For those who want to apply the new findings, the practical challenges are considerable. Finishing dinner before 5pm – or even before 7pm – clashes with the structure of modern life. Late shift work, social commitments and the desire to eat with family or friends make early evening meals difficult for many people. Shift workers, who make up around 18 per cent of UK employees, face particular difficulties because their altered eating patterns, including late-night meals, are linked to adverse metabolic outcomes and increased risk of obesity, cardiovascular disease and type 2 diabetes. At the same time, a recent cultural shift towards “early dining” has been observed in the UK, with a rise in earlier restaurant bookings, possibly driven by wellness trends and hybrid working.
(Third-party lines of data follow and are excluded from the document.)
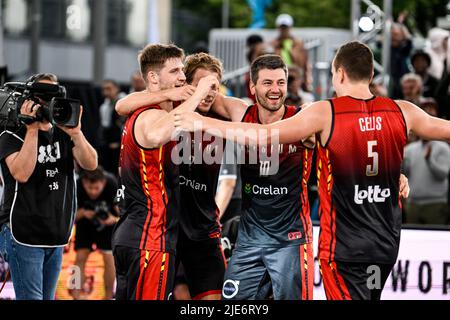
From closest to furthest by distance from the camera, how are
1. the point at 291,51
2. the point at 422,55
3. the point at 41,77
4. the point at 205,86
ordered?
the point at 205,86 < the point at 41,77 < the point at 422,55 < the point at 291,51

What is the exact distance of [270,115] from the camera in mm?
8820

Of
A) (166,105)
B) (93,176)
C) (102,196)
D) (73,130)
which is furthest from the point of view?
(102,196)

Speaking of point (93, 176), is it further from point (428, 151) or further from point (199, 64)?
point (428, 151)

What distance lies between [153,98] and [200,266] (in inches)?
64.7

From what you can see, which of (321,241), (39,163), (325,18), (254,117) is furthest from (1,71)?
(325,18)

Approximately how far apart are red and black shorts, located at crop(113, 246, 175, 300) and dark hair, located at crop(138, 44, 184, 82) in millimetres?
1467

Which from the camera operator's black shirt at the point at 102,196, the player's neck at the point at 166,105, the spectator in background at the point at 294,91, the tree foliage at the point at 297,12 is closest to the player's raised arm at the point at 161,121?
the player's neck at the point at 166,105

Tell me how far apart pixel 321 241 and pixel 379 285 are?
52 centimetres

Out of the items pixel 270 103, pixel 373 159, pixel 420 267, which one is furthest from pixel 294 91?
pixel 373 159

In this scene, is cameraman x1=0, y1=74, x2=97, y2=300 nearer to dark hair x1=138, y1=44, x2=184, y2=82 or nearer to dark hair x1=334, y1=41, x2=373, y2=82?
dark hair x1=138, y1=44, x2=184, y2=82

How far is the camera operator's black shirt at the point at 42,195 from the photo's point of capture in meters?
9.19

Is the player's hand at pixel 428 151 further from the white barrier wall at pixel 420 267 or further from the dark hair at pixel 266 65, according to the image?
the dark hair at pixel 266 65

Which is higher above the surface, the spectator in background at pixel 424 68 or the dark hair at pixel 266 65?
the spectator in background at pixel 424 68

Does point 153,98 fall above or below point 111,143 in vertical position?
above
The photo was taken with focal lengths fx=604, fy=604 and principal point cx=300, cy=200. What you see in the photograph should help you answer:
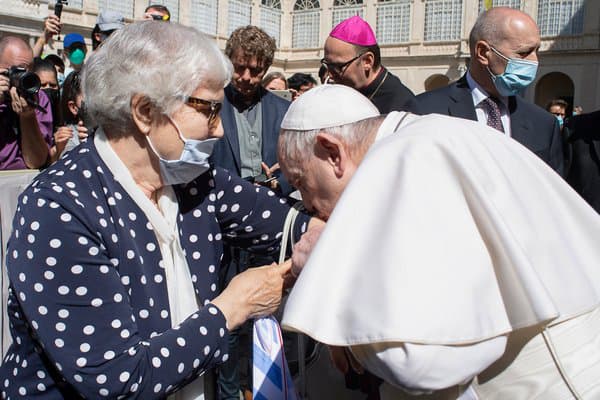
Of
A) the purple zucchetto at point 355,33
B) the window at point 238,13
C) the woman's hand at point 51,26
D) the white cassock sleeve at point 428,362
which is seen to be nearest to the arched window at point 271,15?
the window at point 238,13

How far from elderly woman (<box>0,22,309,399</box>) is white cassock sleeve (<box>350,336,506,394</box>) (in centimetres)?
71

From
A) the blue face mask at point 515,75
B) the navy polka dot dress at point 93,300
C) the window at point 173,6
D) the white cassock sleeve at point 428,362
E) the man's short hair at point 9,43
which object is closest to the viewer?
the white cassock sleeve at point 428,362

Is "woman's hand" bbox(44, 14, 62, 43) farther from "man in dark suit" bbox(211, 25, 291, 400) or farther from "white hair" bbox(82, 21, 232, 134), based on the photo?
"white hair" bbox(82, 21, 232, 134)

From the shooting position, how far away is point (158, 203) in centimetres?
221

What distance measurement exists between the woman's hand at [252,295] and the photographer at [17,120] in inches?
105

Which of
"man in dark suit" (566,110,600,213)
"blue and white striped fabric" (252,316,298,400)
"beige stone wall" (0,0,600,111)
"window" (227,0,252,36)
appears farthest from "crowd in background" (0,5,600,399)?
"window" (227,0,252,36)

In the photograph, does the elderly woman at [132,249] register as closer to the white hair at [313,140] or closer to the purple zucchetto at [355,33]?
the white hair at [313,140]

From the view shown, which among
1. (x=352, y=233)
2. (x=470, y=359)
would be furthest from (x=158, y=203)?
(x=470, y=359)

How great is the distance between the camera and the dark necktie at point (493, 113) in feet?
13.0

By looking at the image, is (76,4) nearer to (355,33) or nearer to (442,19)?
(442,19)

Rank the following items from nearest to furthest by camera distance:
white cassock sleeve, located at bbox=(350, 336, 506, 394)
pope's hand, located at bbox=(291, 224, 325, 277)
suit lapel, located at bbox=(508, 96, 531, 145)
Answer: white cassock sleeve, located at bbox=(350, 336, 506, 394) → pope's hand, located at bbox=(291, 224, 325, 277) → suit lapel, located at bbox=(508, 96, 531, 145)

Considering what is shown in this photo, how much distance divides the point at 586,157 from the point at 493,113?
639mm

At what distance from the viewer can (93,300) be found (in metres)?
1.75

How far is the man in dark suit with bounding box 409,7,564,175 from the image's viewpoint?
3848 millimetres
Professor Devi Sridhar, chair of global public health at the University of Edinburgh and author of How Not to Die (Too Soon), has written about the importance of societal accountability for health outcomes rather than placing all responsibility on individuals. Sridhar, who is also a certified Level 3 personal trainer, argues that the new evidence should make life easier, not harder. If you are going to eat a piece of chocolate cake – or a croissant – it is better to have it earlier in the day, when your body is better primed to handle it. “I’m not saying have chocolate for breakfast,” she writes, “but I am saying that if you’re going to eat chocolate tomorrow, maybe have it before 5pm.”